**Your instructions:**
Reproduce the records from the first one through the line containing "Đất tái định", including both ends. Omit the pictures from your output.

━━━━━ Available records ━━━━━

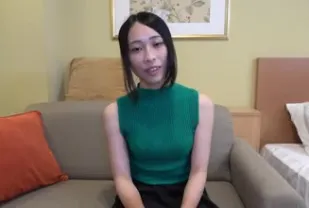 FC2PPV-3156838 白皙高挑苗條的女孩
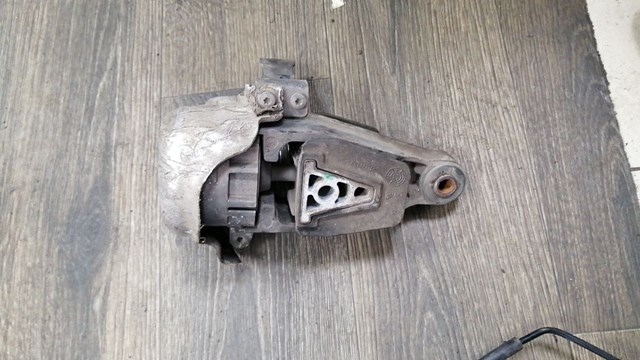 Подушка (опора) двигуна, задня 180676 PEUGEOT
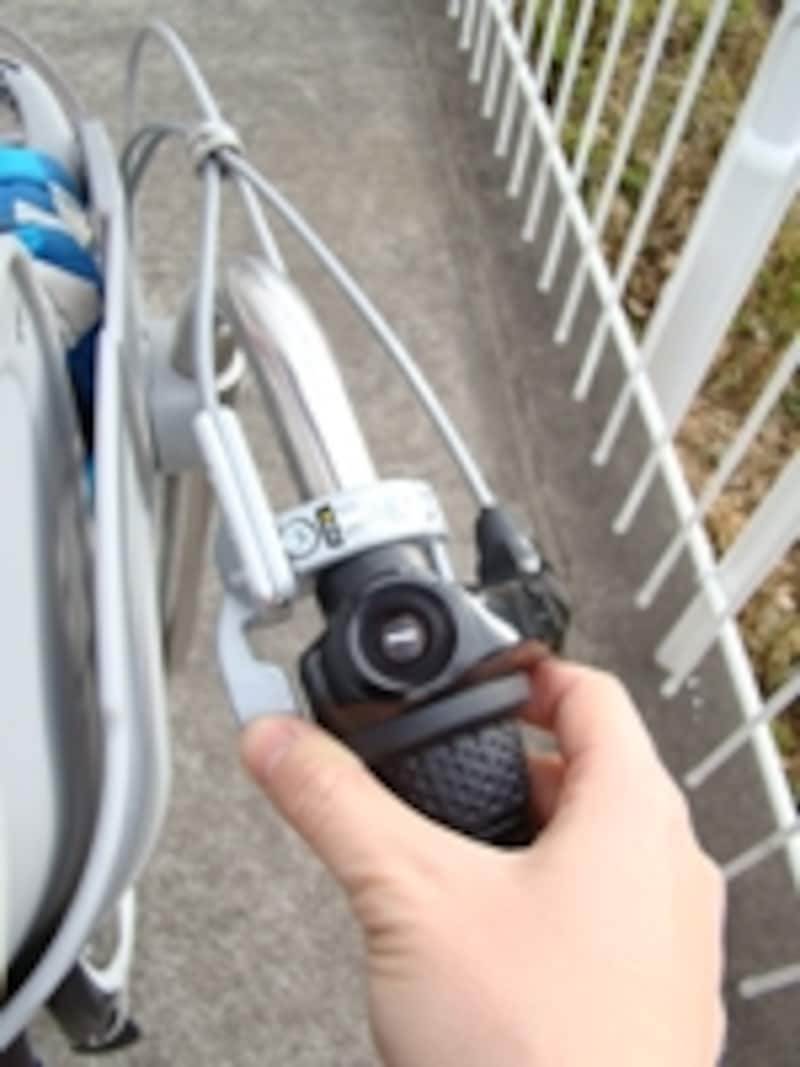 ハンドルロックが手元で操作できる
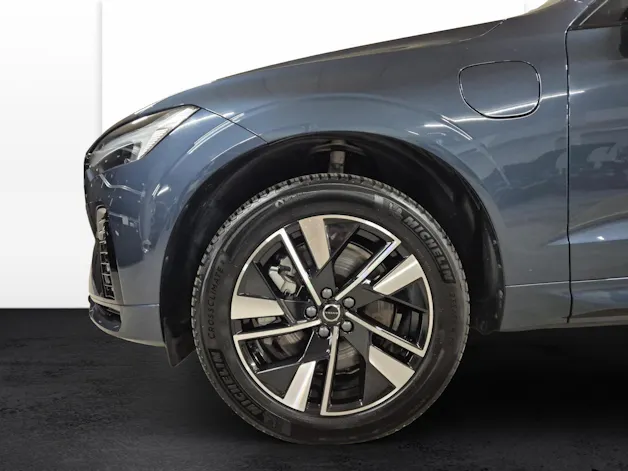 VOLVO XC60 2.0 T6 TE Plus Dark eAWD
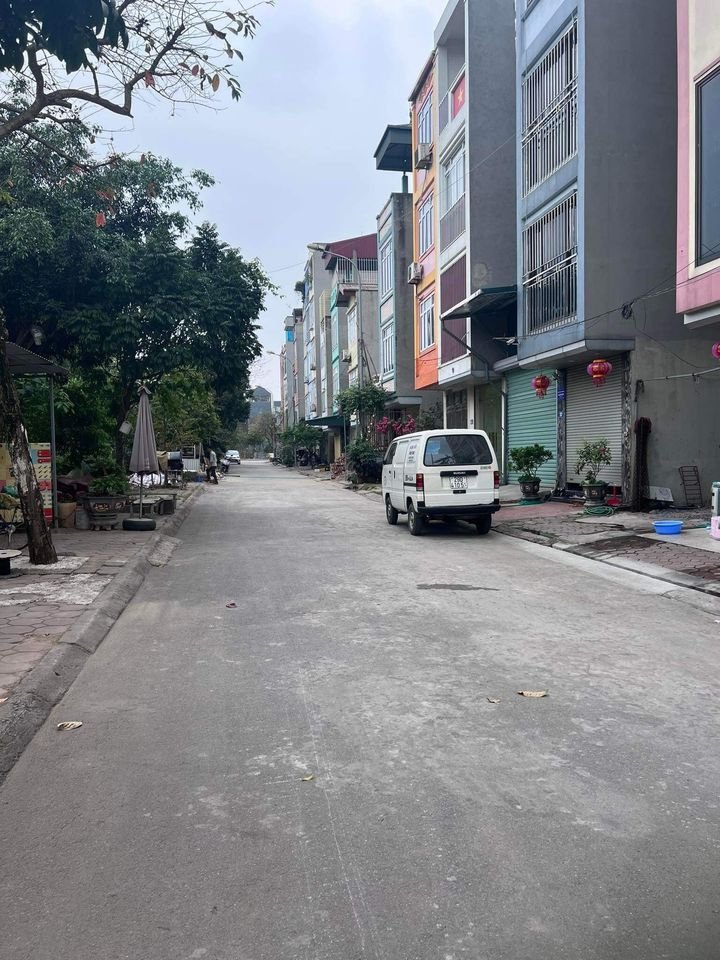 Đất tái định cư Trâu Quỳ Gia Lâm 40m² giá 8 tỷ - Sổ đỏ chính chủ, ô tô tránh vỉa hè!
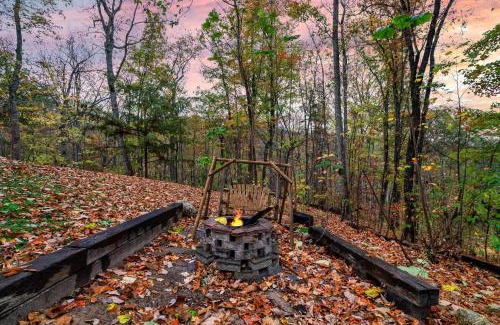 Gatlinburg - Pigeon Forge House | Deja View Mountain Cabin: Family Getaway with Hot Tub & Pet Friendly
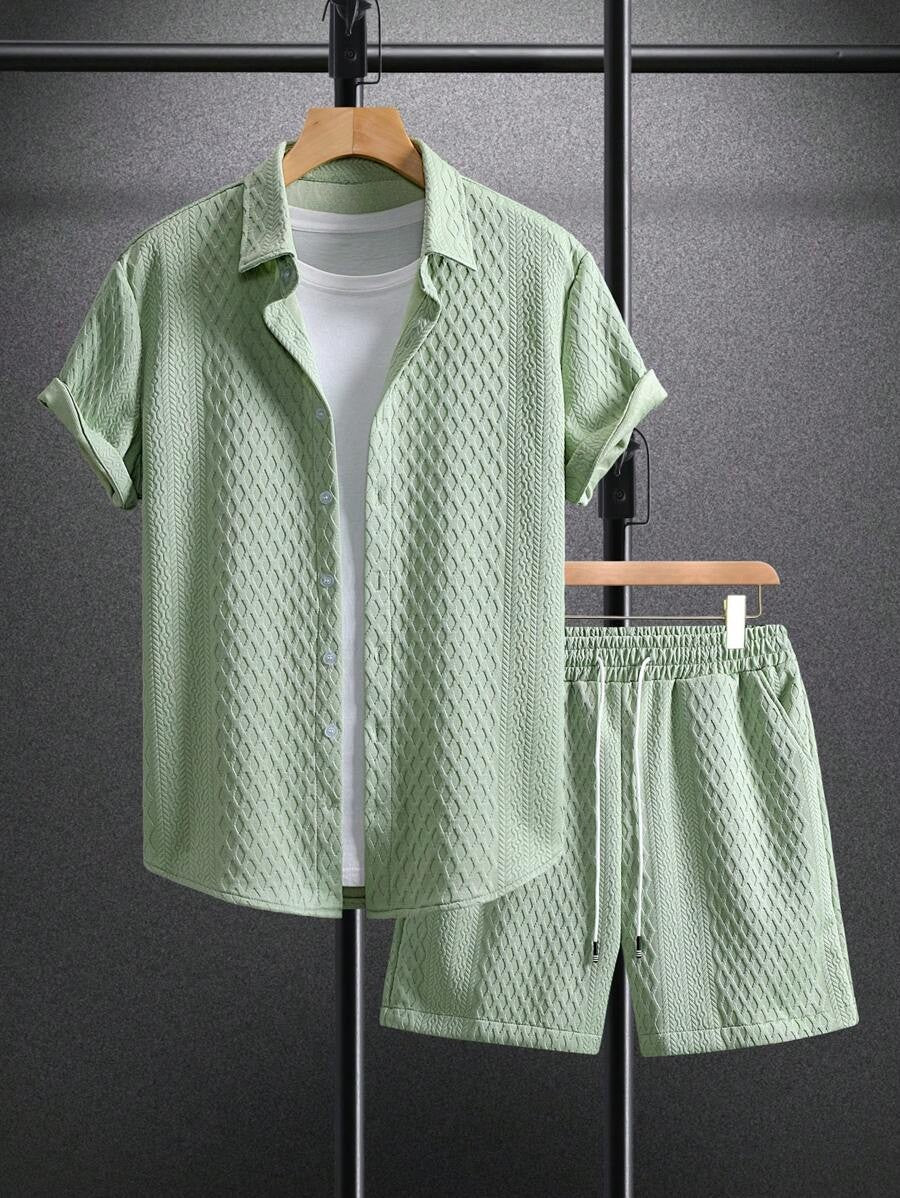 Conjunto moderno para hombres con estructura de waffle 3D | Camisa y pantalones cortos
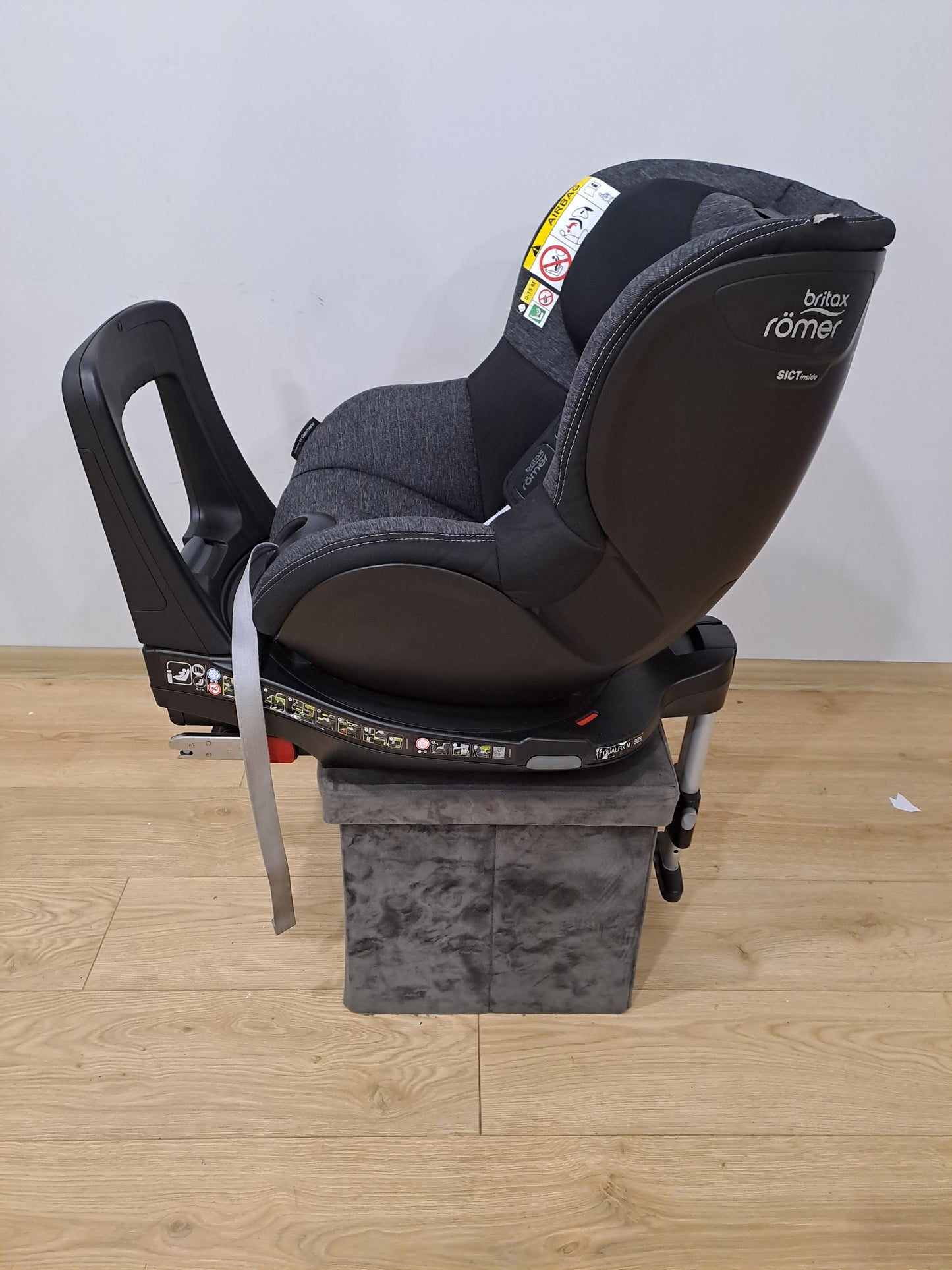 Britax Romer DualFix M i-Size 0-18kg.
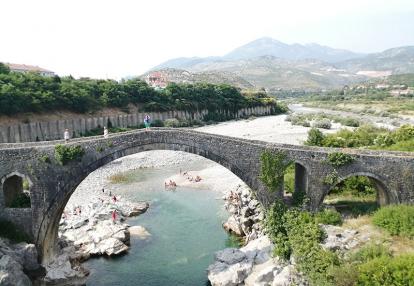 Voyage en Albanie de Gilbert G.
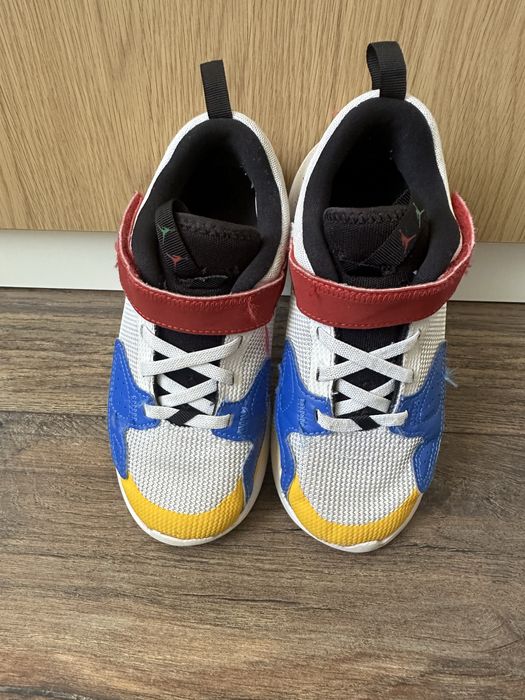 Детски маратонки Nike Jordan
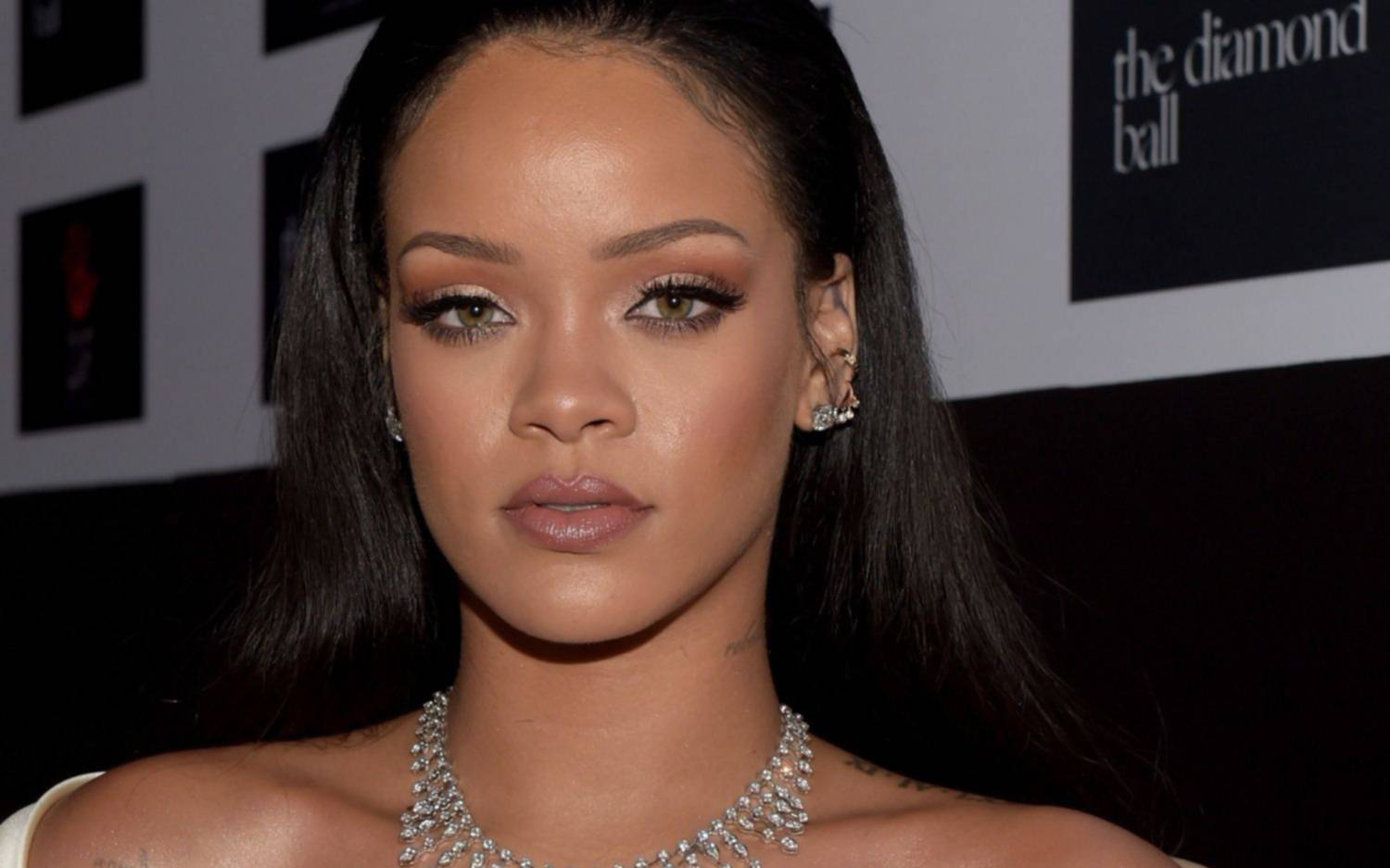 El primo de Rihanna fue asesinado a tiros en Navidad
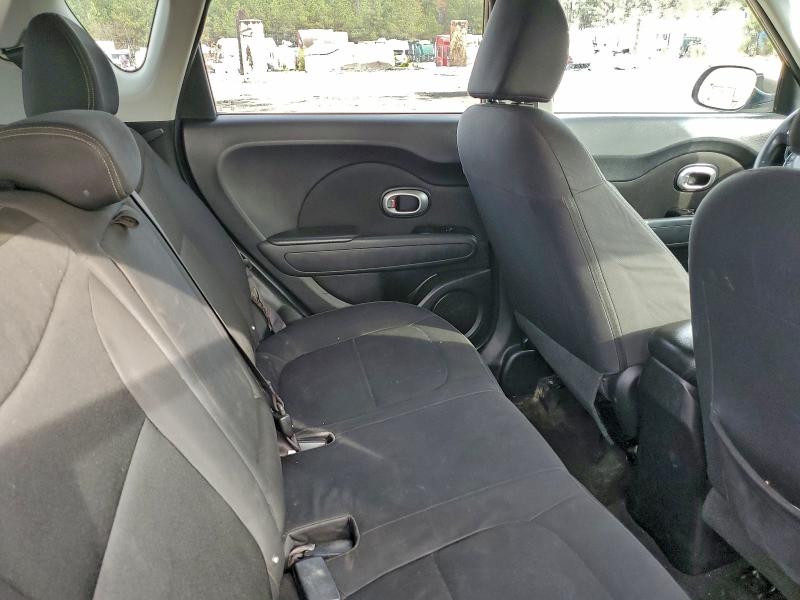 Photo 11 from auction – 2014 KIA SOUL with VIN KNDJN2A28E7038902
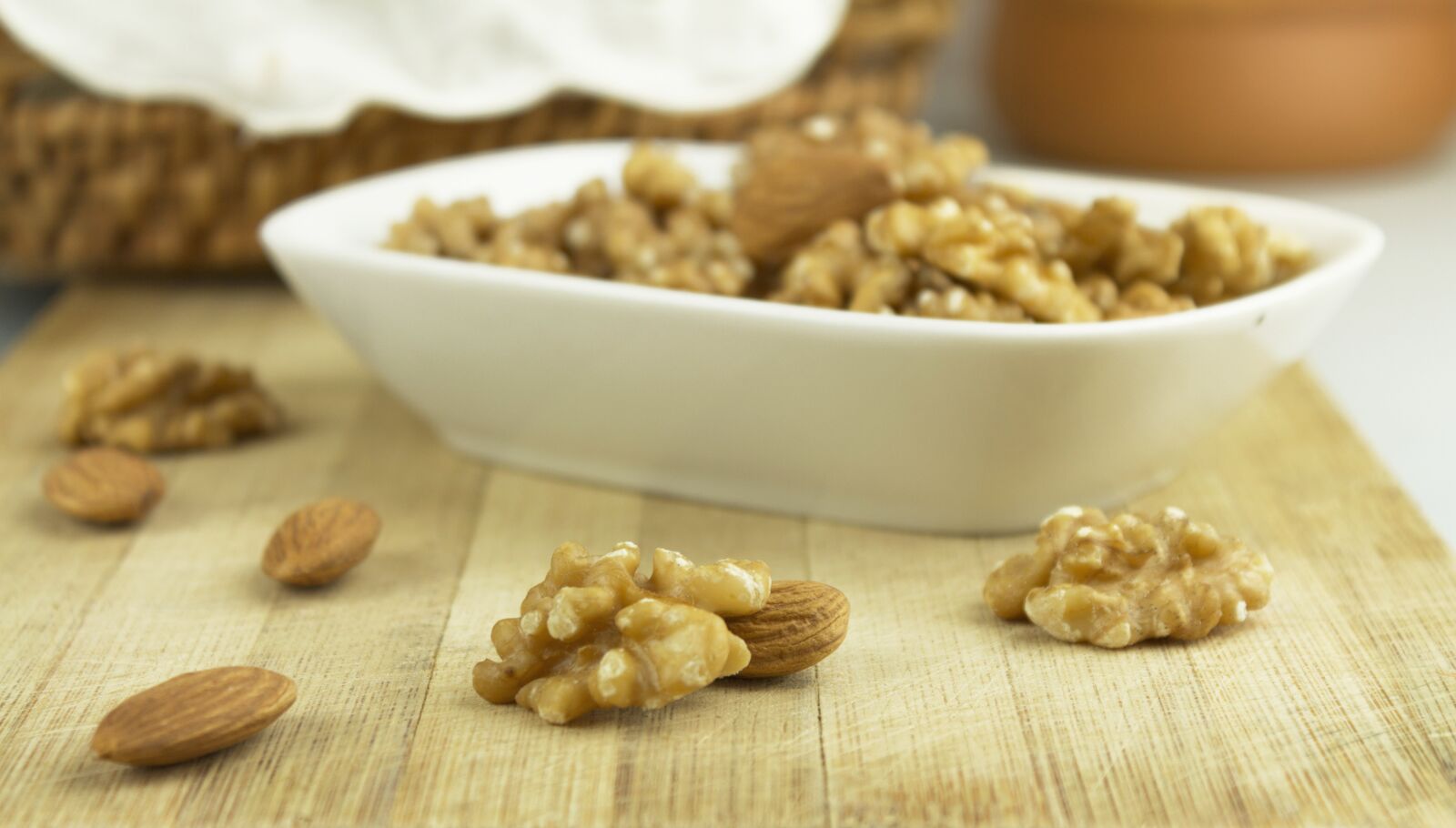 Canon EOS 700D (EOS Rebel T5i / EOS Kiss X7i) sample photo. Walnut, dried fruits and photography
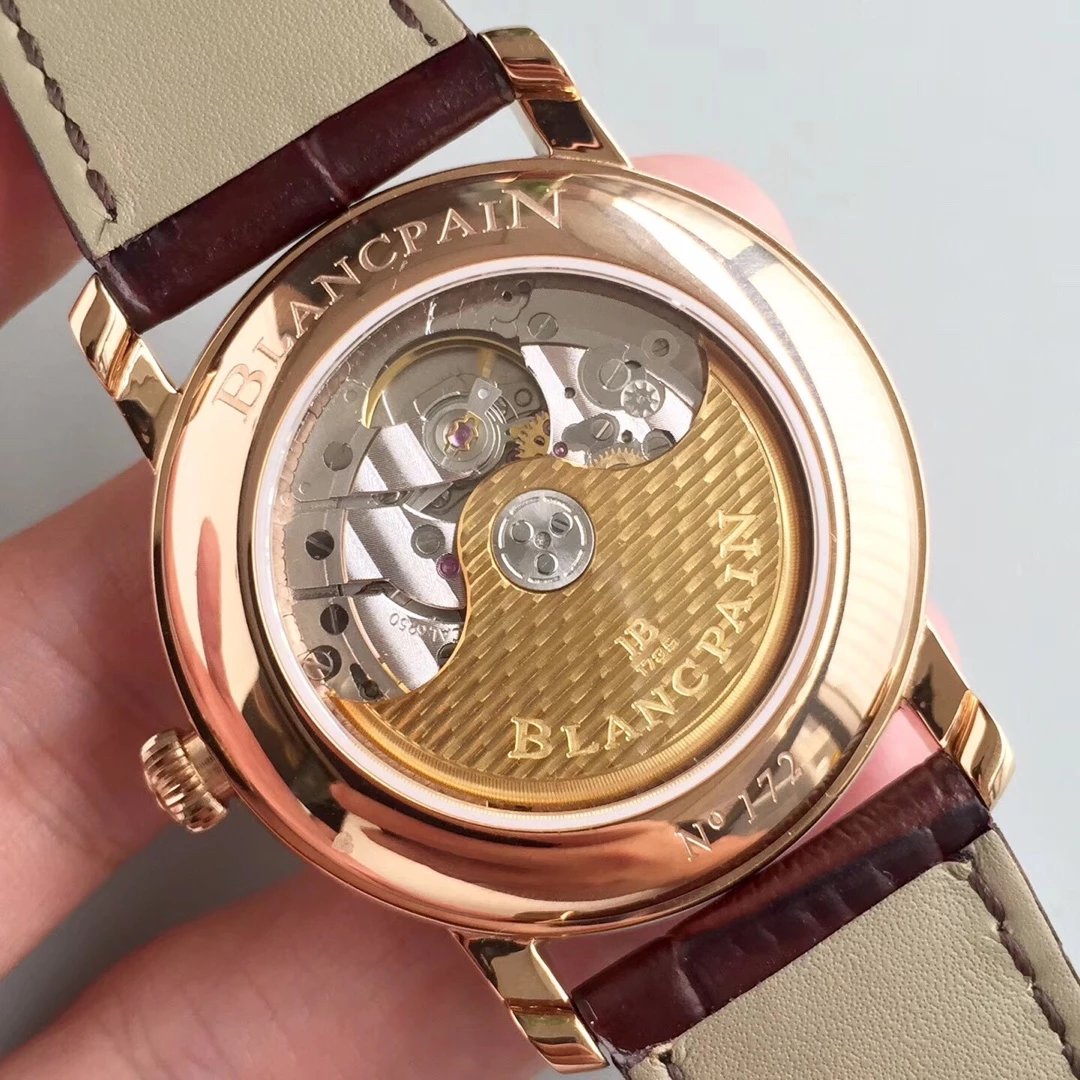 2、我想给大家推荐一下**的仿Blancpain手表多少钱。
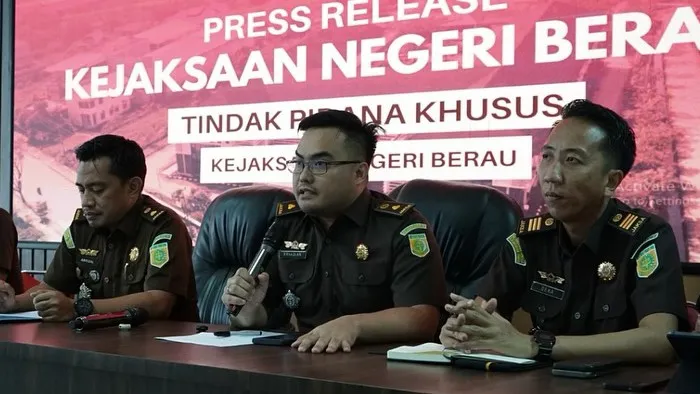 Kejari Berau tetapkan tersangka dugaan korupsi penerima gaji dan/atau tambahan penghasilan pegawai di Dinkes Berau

━━━━━

**Finished exercise:**
 FC2PPV-3156838 白皙高挑苗條的女孩
 Подушка (опора) двигуна, задня 180676 PEUGEOT
 ハンドルロックが手元で操作できる
 VOLVO XC60 2.0 T6 TE Plus Dark eAWD
 Đất tái định cư Trâu Quỳ Gia Lâm 40m² giá 8 tỷ - Sổ đỏ chính chủ, ô tô tránh vỉa hè!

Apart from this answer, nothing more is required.